Choosing to have aggressive brain surgery after suffering a severe stroke generally improves the patients' lives and allows them to live longer, according to research by neurologists at the University of Rochester Medical Center.
The findings should help patients and families put into perspective a decision that is nearly always painful and difficult to make – whether putting a patient through aggressive surgery after a catastrophic stroke is worth it.
"For families facing this difficult choice, the more information we can provide, the better for their decision-making," said neurologist Adam G. Kelly, M.D., who has helped hundreds of families chart a course after severe stroke. Kelly presented the findings last month at the International Stroke Conference in San Diego.
Kelly and colleague Robert Holloway, M.D., studied three separate analyses of patients who had had a serious type of stroke known as a malignant middle cerebral artery infarction, in which blood flow to a large part of the brain is cut off. Further damage occurs when the damaged brain swells in the days immediately following the initial stroke, as delicate brain tissue is pushed up against the hard inner skull. Increased swelling and pressure in the brain diminish blood flow even further.
Even under the best circumstances, patients who have suffered such strokes face at least moderate disability, and often their challenges are severe, no matter what type of treatment is chosen. A patient might be paralyzed on one side of the body. They may have lost their ability to speak or even to comprehend what is said to them. They may need a breathing or feeding tube. At the very least, they'll likely need help each day with tasks like bathing, cooking, and taking care of themselves.
Kelly and Holloway looked at patients who were treated with medical options alone and compared their outcomes to those of patients who had a surgical procedure known as a hemicraniectomy. In that procedure, doctors remove a piece of the skull temporarily, limiting further damage by giving the brain room to swell. The portion of the skull that is removed is put back in place a few months later.
Typically the decision whether or not to go ahead with the surgery is made by families grappling with the catastrophic effects of severe stroke on their loved one. In the face of great uncertainty and under great duress and time pressures, families have to make the decision.
"There is no reliable early predictor of how most people will do after a stroke," said Kelly, an instructor and fellow in the Department of Neurology.
"Some people have a small stroke, with few effects, and we can predict that outcome fairly well. Others have strokes that are immediately catastrophic. But the vast majority of patients are in the middle, and we have a hard time predicting what the outcome will be. There is a lot we don't know about how the brain responds to injury, and how it recovers," Kelly said.
Kelly and Holloway studied data from three studies in Europe that looked at the outcomes of 93 people after stroke. The studies demonstrated that patients who didn't have the surgery were about three times more likely to die within a year than patients who did have the surgery, though many of the surgical patients were left with considerable disability.
Using a technique called decision analysis, Kelly and Holloway re-evaluated the outcomes of these trials to incorporate quality-of-life ratings for surviving patients. The authors found that even in the face of significant stroke-related disability, as a whole, patients who had undergone the surgical procedure had an improvement in their quality of life. The physicians then used a related method called sensitivity analysis to determine situations in which surgery might not be the preferred treatment. Only under circumstances where patients valued the outcome after stroke extremely poorly – almost as a fate worse than death – was surgery not the preferred option.
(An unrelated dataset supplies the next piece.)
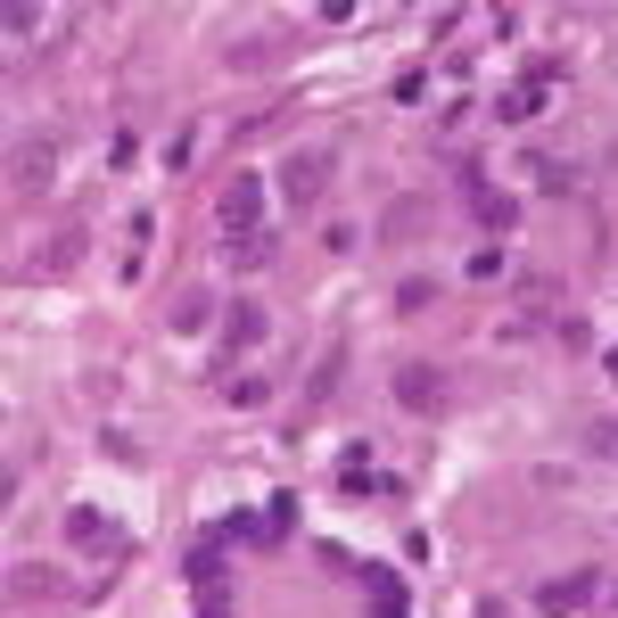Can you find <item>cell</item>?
<instances>
[{"instance_id":"obj_3","label":"cell","mask_w":618,"mask_h":618,"mask_svg":"<svg viewBox=\"0 0 618 618\" xmlns=\"http://www.w3.org/2000/svg\"><path fill=\"white\" fill-rule=\"evenodd\" d=\"M264 330H272V322H264V305H256V298H231V305H223V338H215V372H223L231 355H247V347H264Z\"/></svg>"},{"instance_id":"obj_4","label":"cell","mask_w":618,"mask_h":618,"mask_svg":"<svg viewBox=\"0 0 618 618\" xmlns=\"http://www.w3.org/2000/svg\"><path fill=\"white\" fill-rule=\"evenodd\" d=\"M50 141H17V149H9V190H17V198H41V190H50Z\"/></svg>"},{"instance_id":"obj_15","label":"cell","mask_w":618,"mask_h":618,"mask_svg":"<svg viewBox=\"0 0 618 618\" xmlns=\"http://www.w3.org/2000/svg\"><path fill=\"white\" fill-rule=\"evenodd\" d=\"M198 618H231V594H206V602H198Z\"/></svg>"},{"instance_id":"obj_10","label":"cell","mask_w":618,"mask_h":618,"mask_svg":"<svg viewBox=\"0 0 618 618\" xmlns=\"http://www.w3.org/2000/svg\"><path fill=\"white\" fill-rule=\"evenodd\" d=\"M9 594H58V578H50V569H9Z\"/></svg>"},{"instance_id":"obj_6","label":"cell","mask_w":618,"mask_h":618,"mask_svg":"<svg viewBox=\"0 0 618 618\" xmlns=\"http://www.w3.org/2000/svg\"><path fill=\"white\" fill-rule=\"evenodd\" d=\"M396 404H404V412H437V404H446L437 363H404V372H396Z\"/></svg>"},{"instance_id":"obj_5","label":"cell","mask_w":618,"mask_h":618,"mask_svg":"<svg viewBox=\"0 0 618 618\" xmlns=\"http://www.w3.org/2000/svg\"><path fill=\"white\" fill-rule=\"evenodd\" d=\"M594 594H602V569H578V578H544L536 610H544V618H569V610H585Z\"/></svg>"},{"instance_id":"obj_12","label":"cell","mask_w":618,"mask_h":618,"mask_svg":"<svg viewBox=\"0 0 618 618\" xmlns=\"http://www.w3.org/2000/svg\"><path fill=\"white\" fill-rule=\"evenodd\" d=\"M536 108H544V83H520V92L504 99V116H536Z\"/></svg>"},{"instance_id":"obj_9","label":"cell","mask_w":618,"mask_h":618,"mask_svg":"<svg viewBox=\"0 0 618 618\" xmlns=\"http://www.w3.org/2000/svg\"><path fill=\"white\" fill-rule=\"evenodd\" d=\"M206 314H215V298H198V289H190V298H173V330H198Z\"/></svg>"},{"instance_id":"obj_16","label":"cell","mask_w":618,"mask_h":618,"mask_svg":"<svg viewBox=\"0 0 618 618\" xmlns=\"http://www.w3.org/2000/svg\"><path fill=\"white\" fill-rule=\"evenodd\" d=\"M478 618H504V602H478Z\"/></svg>"},{"instance_id":"obj_17","label":"cell","mask_w":618,"mask_h":618,"mask_svg":"<svg viewBox=\"0 0 618 618\" xmlns=\"http://www.w3.org/2000/svg\"><path fill=\"white\" fill-rule=\"evenodd\" d=\"M602 363H610V379H618V347H610V355H602Z\"/></svg>"},{"instance_id":"obj_2","label":"cell","mask_w":618,"mask_h":618,"mask_svg":"<svg viewBox=\"0 0 618 618\" xmlns=\"http://www.w3.org/2000/svg\"><path fill=\"white\" fill-rule=\"evenodd\" d=\"M215 223H223V240H256V223H264V182H256L247 166L223 182V198H215Z\"/></svg>"},{"instance_id":"obj_8","label":"cell","mask_w":618,"mask_h":618,"mask_svg":"<svg viewBox=\"0 0 618 618\" xmlns=\"http://www.w3.org/2000/svg\"><path fill=\"white\" fill-rule=\"evenodd\" d=\"M478 223H487V231H511V190H478Z\"/></svg>"},{"instance_id":"obj_14","label":"cell","mask_w":618,"mask_h":618,"mask_svg":"<svg viewBox=\"0 0 618 618\" xmlns=\"http://www.w3.org/2000/svg\"><path fill=\"white\" fill-rule=\"evenodd\" d=\"M585 446H594V453H610V462H618V421H594V429H585Z\"/></svg>"},{"instance_id":"obj_11","label":"cell","mask_w":618,"mask_h":618,"mask_svg":"<svg viewBox=\"0 0 618 618\" xmlns=\"http://www.w3.org/2000/svg\"><path fill=\"white\" fill-rule=\"evenodd\" d=\"M66 536H75V544H99V536H108V520H99V511H66Z\"/></svg>"},{"instance_id":"obj_13","label":"cell","mask_w":618,"mask_h":618,"mask_svg":"<svg viewBox=\"0 0 618 618\" xmlns=\"http://www.w3.org/2000/svg\"><path fill=\"white\" fill-rule=\"evenodd\" d=\"M396 305H404V314H421V305H437V289H429V281H404V289H396Z\"/></svg>"},{"instance_id":"obj_1","label":"cell","mask_w":618,"mask_h":618,"mask_svg":"<svg viewBox=\"0 0 618 618\" xmlns=\"http://www.w3.org/2000/svg\"><path fill=\"white\" fill-rule=\"evenodd\" d=\"M272 182H281V198H289V206H314L322 190L338 182V157H330V149H289Z\"/></svg>"},{"instance_id":"obj_7","label":"cell","mask_w":618,"mask_h":618,"mask_svg":"<svg viewBox=\"0 0 618 618\" xmlns=\"http://www.w3.org/2000/svg\"><path fill=\"white\" fill-rule=\"evenodd\" d=\"M75 256H83V231H58V240L41 247V272H66Z\"/></svg>"}]
</instances>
"There has been debate for a long time about the effects of this surgery for patients. It definitely saves lives, but we're asking whether the surgery really paid off for these patients. Did the patients value their health state? Was it worth it to them?" asks Kelly. "The answer most often is 'yes.'"
The authors say there are several types of patients for whom surgery clearly isn't a good option. These include people who were already in poor health before the stroke, people whose chances of surviving the surgery are questionable, and patients who have clearly stated that they would not want such measures to be taken.
For those who do opt for surgery, Kelly and Holloway found that living longer due to the surgery was only part of the benefit. Those patients also valued their health. That might seem difficult to understand for people who are healthy, but it does not surprise Holloway, who has worked with hundreds of patients severely limited by stroke.
"For years I've witnessed families wrestle with these decisions," said Holloway. "If the families make the decision based on what they imagine the future to be, they may decide it's a surgery the patient wouldn't want. But nearly always, when they've made the decision to go ahead with the surgery, the families are subsequently happy they made that decision.
"People who survive devastating stroke often do much better than people think they will do. People who haven't experienced a health condition, such as stroke, almost always provide a lower estimate of their quality of life compared to people who are actually living with that condition or disease," Holloway added.
Kelly has witnessed the same dynamics himself.
"People have a remarkable ability to compensate for whatever problems they face," said Kelly, whose fellowship is supported by the National Institute of Neurological Disorders and Stroke. "Oftentimes, the fear of the unknown, and the anxiety it causes, is worse than the actual situation. Over time, people adapt to their deficits, and as they do, they value their quality of life more highly."